Bastián Andre Besnier Di Biase

 

Jorge Violencio prende un cigarro en el piso 50 del edificio costanera. Fuma acelerado, como arrancando, como viendo una grabación de cuando era pequeño. A sus pies está la ciudad, su ciudad, su línea del metro, su transnacional de supermercados, sus secretarias de senos prominentes. Bustos, tetas, callaguaguas, ricas, se dice a sí mismo, sudando frío, convenciendo al aire. Suena el teléfono. Susana, la secretaria. Recoge el auricular con la mano temblorosa.

-¿Don Jorge?- preguntan del otro lado.

-Ss..ssii- tartamudea.

-Llegaron los resultados del examen.

Jorge cierra los ojos tratando de olvidar. Anoche, una noche loca, loca, como las de antes con los amigos de la universidad, unas cuantas prostitutas, el sudor de los cuerpos.

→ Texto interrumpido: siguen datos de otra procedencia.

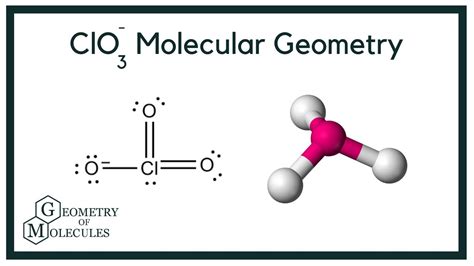 ClO3- Molecular Geometry, Shape & Bond Angles (Chlorate Ion) - YouTube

Jale, Jack Daniels y un poco de sexo apretado. Todo era difuso ¿le habrán echado algo a la falopa? Le sobajea sus senos, la enreda con las manos y baja por su cintura hasta sentir un bulto prominente. CON-CHA-TU-MA-DRE. Silencio. ¿Querí probar?

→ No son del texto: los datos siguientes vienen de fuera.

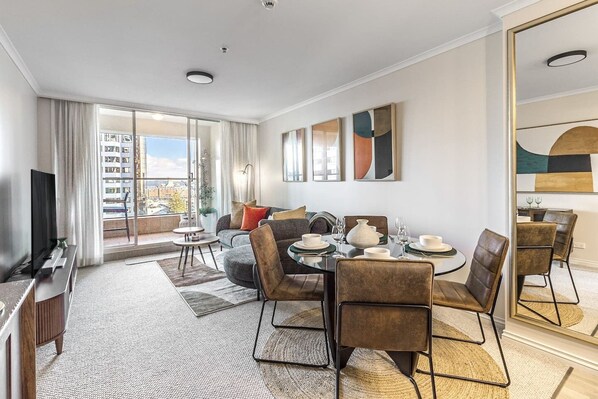 Dining and living area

Jorge aprieta los ojos tratando de no recordar. El amiguito Juan Franco, el fútbol los martes, la ducha de los camarines, las primeras erecciones. La auxiliar del estadio gritando, su papá golpeándolo hasta los prejuicios. A lo lejos, Jorgito veía las piernas de los defensas mientras, por las noches, se limpiaba con las sábanas de pókemon.